Dans Chantons sous la pluie, Stanley Donen s'amusait à montrer l'artificialité du cinéma hollywoodien grâce à des numéros musicaux rondement menés. Je vois Drôle de frimousse comme le prolongement logique de ce film, puisqu'il s'attache à remettre en cause ce qu'est une image à travers le monde de la photographie et de la mode.


Le message est très clair : chaque image est fabriquée. Le réalisateur place cette idée au cœur de l'histoire à travers le personnage de Fred Astaire, un photographe de mode subjugué par le physique si particulier d'une jeune libraire, interprétée par Audrey Hepburn.
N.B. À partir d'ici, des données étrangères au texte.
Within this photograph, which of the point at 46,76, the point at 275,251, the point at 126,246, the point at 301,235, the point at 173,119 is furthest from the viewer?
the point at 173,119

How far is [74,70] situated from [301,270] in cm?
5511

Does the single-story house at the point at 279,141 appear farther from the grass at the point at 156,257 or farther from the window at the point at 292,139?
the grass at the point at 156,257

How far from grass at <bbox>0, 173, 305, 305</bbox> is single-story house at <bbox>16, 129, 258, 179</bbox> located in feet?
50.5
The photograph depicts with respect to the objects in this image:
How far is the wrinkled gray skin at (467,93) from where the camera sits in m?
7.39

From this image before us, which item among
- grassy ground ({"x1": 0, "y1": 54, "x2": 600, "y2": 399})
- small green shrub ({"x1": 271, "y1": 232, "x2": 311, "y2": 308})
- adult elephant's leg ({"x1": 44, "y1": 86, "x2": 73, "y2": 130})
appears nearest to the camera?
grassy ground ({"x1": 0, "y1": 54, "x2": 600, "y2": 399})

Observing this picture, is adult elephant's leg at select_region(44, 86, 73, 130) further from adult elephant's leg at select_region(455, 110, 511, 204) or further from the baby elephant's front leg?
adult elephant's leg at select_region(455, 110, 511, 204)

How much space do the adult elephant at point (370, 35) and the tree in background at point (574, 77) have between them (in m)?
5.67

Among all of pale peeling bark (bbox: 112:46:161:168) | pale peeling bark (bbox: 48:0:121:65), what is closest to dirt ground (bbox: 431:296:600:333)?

Ainsi, l'homme va donc mettre sa muse en scène pour capter tout son charme sur une pellicule, et Donen nous donne à voir l’entièreté de ces séances photo. Leur résultat est illustré par de magnifiques arrêts sur image, qui s'autorisent quelques fantaisies en changeant plusieurs fois de couleur.


D'ailleurs, la couleur est elle aussi un argument phare du propos. Outre les coloris visant appuyer le caractère factice de la mode, le réalisateur propose ironiquement quelques scènes "conte de fées" en poussant le côté parfait et lisse des images dans ses derniers retranchements. Ainsi, les scènes dégoulinantes de niaiserie comme celle de la robe de mariée prennent toute leur saveur si l'on emploie un second niveau de lecture. Par ailleurs, les tons généralement vifs et gais des décors rendent le cadre particulièrement animé et permettent à Audrey Hepburn d'être encore plus lumineuse que d'habitude, ce qui est finalement paradoxal quand on voit que son personnage s'habille avec de vêtements simples et ternes.


Cette opposition est bien évidemment là pour marquer le fossé qui sépare le monde de la libraire et celui du photographe. Le film porte un regard amusé sur ces deux milieux mais ne prend pas parti. L'hystérie des rédactrices du Quality Magazine est tout aussi moquée que l'anticonformisme des intellectuels parisiens, ce qui permet à l'ensemble de rester très léger.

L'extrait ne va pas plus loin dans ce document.